Brief 1: Rewrite the paragraph of the forum post below that begins "I'm trying to train DeepSpeech model" as one shorter sentence, keeping its main facts.

Excerpted passage:

>> START

I'm trying to train DeepSpeech model on Common Voice dataset as it's stated in documentation. But it gives the following error:
I0421 11:34:32.779112 140581195995008 utils.py:157] NumExpr defaulting to 2 threads.
I Could not find best validating checkpoint.
I Could not find most recent checkpoint.
I Initializing all variables.
Traceback (most recent call last):
File "/usr/local/lib/python3.7/dist-packages/tensorflow_core/python/client/session.py", line 1365, in _do_call
return fn(*args)
File "/usr/local/lib/python3.7/dist-packages/tensorflow_core/python/client/session.py", line 1348, in _run_fn
self._extend_graph()
File "/usr/local/lib/python3.7/dist-packages/tensorflow_core/python/client/session.py", line 1388, in _extend_graph
tf_session.ExtendSession(self._session)

>> END

Brief 2: Find every line in the records below that contains the word "Where", and copy each of those lines. Case counts.

Data for this exercise:

>> START

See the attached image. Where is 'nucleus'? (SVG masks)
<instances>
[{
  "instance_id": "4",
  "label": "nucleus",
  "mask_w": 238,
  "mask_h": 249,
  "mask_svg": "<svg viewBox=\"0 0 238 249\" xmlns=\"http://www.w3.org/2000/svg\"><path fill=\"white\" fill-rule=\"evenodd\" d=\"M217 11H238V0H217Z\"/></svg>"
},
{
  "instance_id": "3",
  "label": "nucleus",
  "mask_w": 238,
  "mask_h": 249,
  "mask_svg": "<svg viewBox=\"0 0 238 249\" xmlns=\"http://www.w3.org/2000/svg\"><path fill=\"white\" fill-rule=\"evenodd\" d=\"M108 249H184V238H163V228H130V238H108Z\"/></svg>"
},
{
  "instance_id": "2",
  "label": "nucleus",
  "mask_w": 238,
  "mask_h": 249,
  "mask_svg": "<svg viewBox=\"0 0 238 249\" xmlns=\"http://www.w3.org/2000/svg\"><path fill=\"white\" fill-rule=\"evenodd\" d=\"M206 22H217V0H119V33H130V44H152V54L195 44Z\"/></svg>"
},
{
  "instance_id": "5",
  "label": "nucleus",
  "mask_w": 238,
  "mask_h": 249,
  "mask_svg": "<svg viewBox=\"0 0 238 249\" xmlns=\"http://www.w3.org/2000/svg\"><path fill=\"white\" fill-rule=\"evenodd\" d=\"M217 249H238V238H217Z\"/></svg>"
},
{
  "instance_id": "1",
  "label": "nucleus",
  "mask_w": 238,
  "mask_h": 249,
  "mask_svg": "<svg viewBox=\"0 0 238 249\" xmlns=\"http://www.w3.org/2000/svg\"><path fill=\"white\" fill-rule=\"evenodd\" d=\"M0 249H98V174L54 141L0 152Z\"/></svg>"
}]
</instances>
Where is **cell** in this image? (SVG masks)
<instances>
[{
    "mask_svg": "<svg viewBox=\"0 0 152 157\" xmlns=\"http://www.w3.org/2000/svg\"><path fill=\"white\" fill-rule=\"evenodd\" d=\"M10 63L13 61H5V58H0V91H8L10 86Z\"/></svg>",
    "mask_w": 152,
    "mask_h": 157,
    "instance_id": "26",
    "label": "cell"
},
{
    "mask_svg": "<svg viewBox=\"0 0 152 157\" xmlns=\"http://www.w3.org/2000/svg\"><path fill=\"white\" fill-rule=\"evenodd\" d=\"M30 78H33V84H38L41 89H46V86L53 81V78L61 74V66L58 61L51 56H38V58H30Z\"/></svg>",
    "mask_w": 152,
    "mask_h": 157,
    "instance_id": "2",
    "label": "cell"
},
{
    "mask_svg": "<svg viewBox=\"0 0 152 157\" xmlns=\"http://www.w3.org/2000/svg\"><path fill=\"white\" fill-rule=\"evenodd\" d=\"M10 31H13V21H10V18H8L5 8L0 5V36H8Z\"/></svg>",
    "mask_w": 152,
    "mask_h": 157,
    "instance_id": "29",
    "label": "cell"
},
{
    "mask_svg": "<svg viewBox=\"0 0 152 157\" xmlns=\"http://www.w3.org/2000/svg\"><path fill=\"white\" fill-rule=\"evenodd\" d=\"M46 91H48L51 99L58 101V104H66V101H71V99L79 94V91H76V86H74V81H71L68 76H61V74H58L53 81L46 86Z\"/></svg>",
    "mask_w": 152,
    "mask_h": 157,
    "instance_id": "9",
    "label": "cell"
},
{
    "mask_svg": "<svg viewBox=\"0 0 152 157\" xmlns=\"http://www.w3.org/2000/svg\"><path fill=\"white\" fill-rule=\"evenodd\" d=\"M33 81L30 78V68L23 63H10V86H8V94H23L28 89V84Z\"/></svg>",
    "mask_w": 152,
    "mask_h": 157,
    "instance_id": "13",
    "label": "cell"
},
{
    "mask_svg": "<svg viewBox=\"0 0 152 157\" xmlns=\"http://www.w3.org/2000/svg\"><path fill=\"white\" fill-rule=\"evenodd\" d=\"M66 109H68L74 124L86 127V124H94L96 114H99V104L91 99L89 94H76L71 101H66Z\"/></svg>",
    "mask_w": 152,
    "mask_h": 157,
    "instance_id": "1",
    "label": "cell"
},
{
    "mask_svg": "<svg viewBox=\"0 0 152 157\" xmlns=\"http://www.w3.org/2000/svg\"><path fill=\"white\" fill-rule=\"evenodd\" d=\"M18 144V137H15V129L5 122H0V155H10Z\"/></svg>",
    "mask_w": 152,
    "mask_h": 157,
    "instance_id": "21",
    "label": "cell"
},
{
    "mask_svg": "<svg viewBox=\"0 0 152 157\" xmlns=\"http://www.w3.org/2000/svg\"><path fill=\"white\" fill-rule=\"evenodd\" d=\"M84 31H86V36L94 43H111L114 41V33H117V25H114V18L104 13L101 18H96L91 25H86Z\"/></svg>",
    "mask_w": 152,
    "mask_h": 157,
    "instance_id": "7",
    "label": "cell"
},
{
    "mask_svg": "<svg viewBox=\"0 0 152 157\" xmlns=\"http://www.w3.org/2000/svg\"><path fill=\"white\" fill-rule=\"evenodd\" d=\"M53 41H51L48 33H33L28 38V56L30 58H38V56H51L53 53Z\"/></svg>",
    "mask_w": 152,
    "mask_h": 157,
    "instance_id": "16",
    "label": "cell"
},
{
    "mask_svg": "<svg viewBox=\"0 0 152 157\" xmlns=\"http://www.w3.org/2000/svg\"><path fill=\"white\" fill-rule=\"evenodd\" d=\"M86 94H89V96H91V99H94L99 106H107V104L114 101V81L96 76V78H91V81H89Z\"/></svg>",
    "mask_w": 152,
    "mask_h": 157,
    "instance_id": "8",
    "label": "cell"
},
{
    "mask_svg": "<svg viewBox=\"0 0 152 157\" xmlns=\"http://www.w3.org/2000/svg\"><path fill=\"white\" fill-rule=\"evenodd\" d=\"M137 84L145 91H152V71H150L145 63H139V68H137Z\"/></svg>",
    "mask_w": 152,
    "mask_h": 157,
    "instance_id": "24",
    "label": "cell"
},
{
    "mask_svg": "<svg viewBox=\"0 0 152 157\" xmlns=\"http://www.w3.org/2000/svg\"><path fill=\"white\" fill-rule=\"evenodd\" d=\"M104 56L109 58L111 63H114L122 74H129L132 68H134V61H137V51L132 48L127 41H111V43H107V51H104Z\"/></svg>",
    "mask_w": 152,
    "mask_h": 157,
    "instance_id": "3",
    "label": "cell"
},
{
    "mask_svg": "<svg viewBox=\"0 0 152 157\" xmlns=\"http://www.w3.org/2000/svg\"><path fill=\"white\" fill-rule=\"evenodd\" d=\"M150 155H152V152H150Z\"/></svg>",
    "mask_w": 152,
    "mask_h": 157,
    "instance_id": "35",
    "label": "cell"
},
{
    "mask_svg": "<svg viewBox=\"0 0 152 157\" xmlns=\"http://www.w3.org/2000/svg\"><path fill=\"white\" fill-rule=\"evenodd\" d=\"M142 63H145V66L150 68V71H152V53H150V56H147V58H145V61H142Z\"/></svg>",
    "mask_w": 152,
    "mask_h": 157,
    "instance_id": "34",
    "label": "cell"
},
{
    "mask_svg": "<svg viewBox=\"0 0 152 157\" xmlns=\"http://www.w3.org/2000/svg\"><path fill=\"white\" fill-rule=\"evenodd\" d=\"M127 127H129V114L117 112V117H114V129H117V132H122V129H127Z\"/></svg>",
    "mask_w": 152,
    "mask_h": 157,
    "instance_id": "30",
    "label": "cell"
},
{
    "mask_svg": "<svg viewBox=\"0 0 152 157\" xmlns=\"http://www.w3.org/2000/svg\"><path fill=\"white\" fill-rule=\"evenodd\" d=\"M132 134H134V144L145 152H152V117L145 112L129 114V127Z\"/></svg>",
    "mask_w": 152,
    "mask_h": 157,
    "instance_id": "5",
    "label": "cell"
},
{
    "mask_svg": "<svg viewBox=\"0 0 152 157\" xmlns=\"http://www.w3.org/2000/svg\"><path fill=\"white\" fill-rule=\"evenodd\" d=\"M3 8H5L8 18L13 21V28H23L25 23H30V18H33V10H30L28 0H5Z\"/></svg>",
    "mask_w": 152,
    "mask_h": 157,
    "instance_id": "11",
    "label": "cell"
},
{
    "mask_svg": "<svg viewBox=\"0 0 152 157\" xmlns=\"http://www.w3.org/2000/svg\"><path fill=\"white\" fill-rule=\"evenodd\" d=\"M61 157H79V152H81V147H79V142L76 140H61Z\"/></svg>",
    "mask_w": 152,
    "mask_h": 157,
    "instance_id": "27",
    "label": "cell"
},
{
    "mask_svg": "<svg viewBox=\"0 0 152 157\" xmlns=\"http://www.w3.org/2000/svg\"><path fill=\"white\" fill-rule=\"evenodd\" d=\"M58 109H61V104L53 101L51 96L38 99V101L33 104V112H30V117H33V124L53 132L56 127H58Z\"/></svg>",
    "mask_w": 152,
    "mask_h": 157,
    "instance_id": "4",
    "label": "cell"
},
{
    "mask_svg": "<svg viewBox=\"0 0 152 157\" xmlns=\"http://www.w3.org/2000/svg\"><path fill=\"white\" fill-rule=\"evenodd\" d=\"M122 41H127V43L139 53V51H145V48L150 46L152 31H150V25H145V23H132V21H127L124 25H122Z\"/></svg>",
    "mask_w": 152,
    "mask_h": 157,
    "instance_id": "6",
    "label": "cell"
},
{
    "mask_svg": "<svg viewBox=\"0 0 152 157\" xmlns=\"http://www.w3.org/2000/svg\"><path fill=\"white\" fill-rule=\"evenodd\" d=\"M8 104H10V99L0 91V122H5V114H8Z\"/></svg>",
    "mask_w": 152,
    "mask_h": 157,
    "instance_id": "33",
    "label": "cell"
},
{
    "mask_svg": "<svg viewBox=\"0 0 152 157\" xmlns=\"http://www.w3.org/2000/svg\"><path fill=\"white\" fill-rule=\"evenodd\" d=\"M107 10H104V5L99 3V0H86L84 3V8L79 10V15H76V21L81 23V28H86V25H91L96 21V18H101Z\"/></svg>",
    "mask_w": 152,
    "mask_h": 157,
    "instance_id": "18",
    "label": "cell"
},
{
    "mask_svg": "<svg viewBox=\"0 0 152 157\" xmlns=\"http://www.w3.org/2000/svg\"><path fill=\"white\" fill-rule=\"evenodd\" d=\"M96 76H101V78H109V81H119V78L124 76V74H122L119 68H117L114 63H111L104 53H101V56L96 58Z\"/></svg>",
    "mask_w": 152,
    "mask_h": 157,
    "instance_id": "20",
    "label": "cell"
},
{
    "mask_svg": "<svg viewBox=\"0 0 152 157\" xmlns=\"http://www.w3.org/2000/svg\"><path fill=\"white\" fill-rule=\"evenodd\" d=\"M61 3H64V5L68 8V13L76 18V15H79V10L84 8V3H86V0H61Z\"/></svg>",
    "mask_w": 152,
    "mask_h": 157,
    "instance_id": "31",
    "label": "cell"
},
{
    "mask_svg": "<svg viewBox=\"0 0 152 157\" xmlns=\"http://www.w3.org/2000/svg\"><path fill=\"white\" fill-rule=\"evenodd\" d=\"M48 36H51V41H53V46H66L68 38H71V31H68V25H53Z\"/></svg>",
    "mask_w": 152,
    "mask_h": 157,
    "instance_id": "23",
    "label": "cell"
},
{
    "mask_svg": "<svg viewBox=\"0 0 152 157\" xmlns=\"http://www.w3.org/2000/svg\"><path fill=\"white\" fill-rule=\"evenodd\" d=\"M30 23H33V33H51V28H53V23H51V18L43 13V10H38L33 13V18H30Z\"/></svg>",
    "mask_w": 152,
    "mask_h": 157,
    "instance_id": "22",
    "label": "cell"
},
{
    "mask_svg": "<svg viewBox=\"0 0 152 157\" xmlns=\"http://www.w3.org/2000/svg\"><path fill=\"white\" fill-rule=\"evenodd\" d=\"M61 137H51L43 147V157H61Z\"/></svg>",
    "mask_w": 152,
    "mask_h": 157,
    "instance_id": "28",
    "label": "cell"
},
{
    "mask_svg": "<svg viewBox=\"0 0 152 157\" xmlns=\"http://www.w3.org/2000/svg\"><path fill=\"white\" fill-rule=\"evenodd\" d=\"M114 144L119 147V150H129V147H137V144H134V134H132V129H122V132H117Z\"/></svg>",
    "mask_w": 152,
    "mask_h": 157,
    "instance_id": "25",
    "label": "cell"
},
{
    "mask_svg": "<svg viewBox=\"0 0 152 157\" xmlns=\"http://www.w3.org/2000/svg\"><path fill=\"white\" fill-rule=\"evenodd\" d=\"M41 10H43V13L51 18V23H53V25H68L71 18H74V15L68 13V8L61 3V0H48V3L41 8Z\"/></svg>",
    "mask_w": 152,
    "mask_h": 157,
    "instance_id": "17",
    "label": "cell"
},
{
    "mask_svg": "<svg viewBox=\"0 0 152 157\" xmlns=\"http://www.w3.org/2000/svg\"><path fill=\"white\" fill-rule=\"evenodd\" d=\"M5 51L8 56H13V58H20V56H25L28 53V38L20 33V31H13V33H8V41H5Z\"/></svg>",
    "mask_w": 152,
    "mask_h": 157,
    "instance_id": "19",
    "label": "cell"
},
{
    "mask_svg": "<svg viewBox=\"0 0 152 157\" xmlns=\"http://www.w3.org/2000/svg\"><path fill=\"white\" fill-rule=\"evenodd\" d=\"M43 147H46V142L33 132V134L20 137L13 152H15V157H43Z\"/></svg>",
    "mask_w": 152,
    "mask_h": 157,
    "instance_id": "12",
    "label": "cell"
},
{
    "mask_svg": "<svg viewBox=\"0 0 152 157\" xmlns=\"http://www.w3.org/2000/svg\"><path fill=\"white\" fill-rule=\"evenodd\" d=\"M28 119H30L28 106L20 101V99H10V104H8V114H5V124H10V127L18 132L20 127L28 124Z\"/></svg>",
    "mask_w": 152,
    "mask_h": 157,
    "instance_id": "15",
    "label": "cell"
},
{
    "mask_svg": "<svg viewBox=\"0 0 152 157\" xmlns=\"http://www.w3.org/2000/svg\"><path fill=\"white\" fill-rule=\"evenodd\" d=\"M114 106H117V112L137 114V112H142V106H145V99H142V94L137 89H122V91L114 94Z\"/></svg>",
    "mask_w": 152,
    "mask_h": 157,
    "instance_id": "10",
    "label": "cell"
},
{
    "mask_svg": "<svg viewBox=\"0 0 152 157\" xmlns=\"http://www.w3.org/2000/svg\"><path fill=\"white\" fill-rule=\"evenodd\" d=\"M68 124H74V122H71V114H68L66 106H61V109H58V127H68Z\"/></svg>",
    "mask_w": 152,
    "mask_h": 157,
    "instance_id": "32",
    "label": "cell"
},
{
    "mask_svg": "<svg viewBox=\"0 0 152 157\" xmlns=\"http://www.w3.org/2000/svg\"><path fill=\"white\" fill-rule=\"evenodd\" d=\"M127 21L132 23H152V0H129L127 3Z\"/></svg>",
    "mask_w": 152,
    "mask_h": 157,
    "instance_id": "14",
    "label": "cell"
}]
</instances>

>> END

Exercise answer 1: Following the documentation, the poster is training a DeepSpeech model on the Common Voice dataset, but the training produces an error.

Exercise answer 2:
See the attached image. Where is 'nucleus'? (SVG masks)
Where is **cell** in this image? (SVG masks)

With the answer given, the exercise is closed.